HMG-like dorsal switch protein 1 (DSP1) is the insect homolog of the high mobility group box 1 (HMGB1) protein of the vertebrates. Previous studies confirmed DSP1 in Spodoptera exigua , Tenebrio molitor , and Aedes albopictus, and were analyzed for their immune roles, survivability, and binding affinity with entomopathogenic bacterial metabolites. The present study aimed to predict, and confirm DSP1 in diamondback moth, Plutella xylostella along with the effect of Spodoptera exigua DSP1 ligands in the survivability of this insect. DSP1 of Plutella xylostella (Px-DSP1) consists of 465 amino acids (AA). Phylogeny analysis showed that Px-DSP1 clustered with other Lepidopteran insects where each insect order clustered separately. Domain analysis showed that like other insects, Px-DSP1 contains two HMG boxes (Box A and Box B), one coiled-coil (CC), five Q-rich low complexity (LC), and an acidic tail (AT).
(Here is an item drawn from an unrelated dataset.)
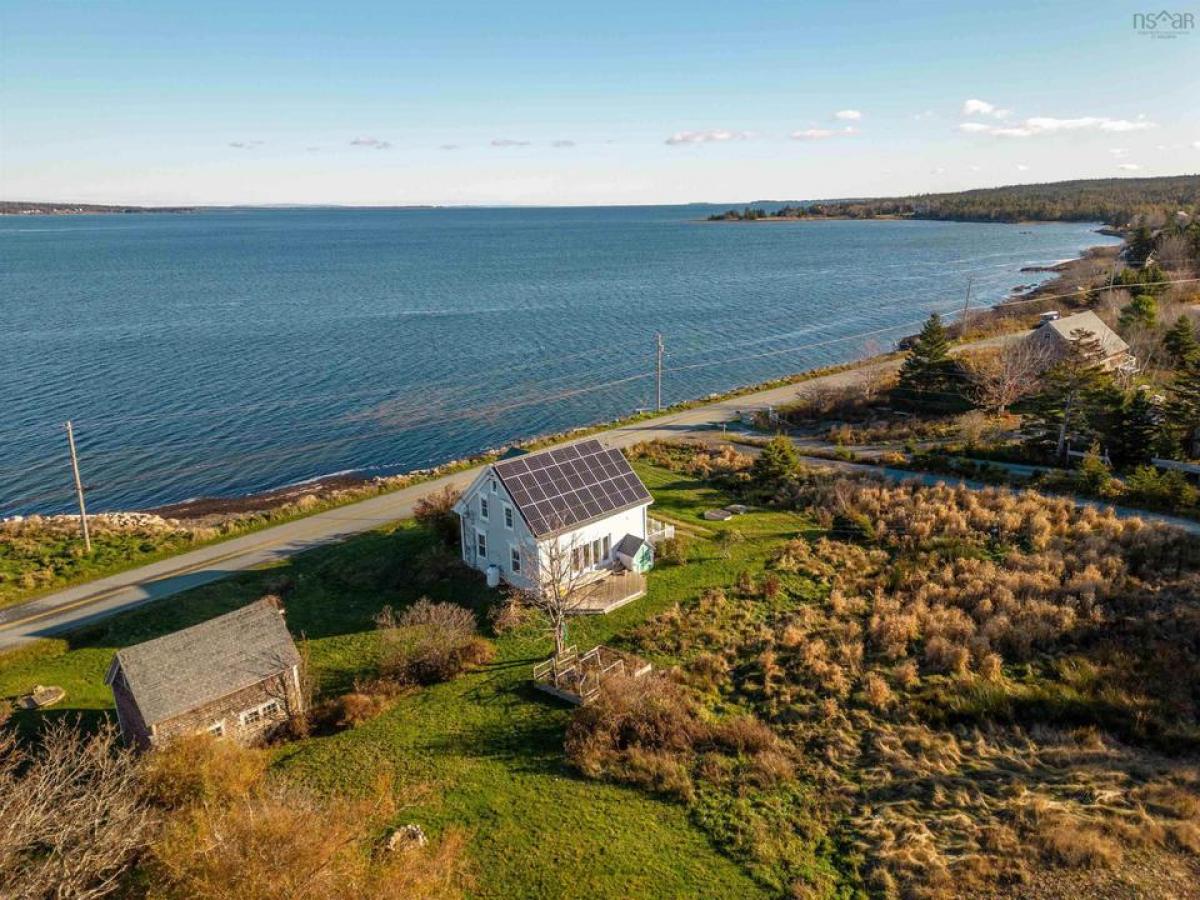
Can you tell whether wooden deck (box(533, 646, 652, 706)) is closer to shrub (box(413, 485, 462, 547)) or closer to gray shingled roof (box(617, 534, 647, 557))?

Px-DSP1 was expressed in each developmental stage and tissue. The highest expression was in L4 larvae and fat body tissues. Thermal shift assay (TSA) showed the binding affinity of 3-Ethoxy-4-Methoxyphenol (EMP), Phthalimide (PM), and o -Cyanobenzoic acid (CBA) to rDSP1 of Spodoptera exigua . Mortality bioassay showed that all these metabolites were toxic against P. xylostella larvae. Among these, EMP was more toxic providing more than 65% mortality at 500 ppm concentration. However, PM and CBA also showed more than 60 and 50% mortality, respectively at 500 ppm concentration. We assume that like Se-DSP1, these compounds also bind with Px-DSP1 which leads to the inhibition of DSP1-mediated immunity and impose the mortality of Plutella xylostella larvae.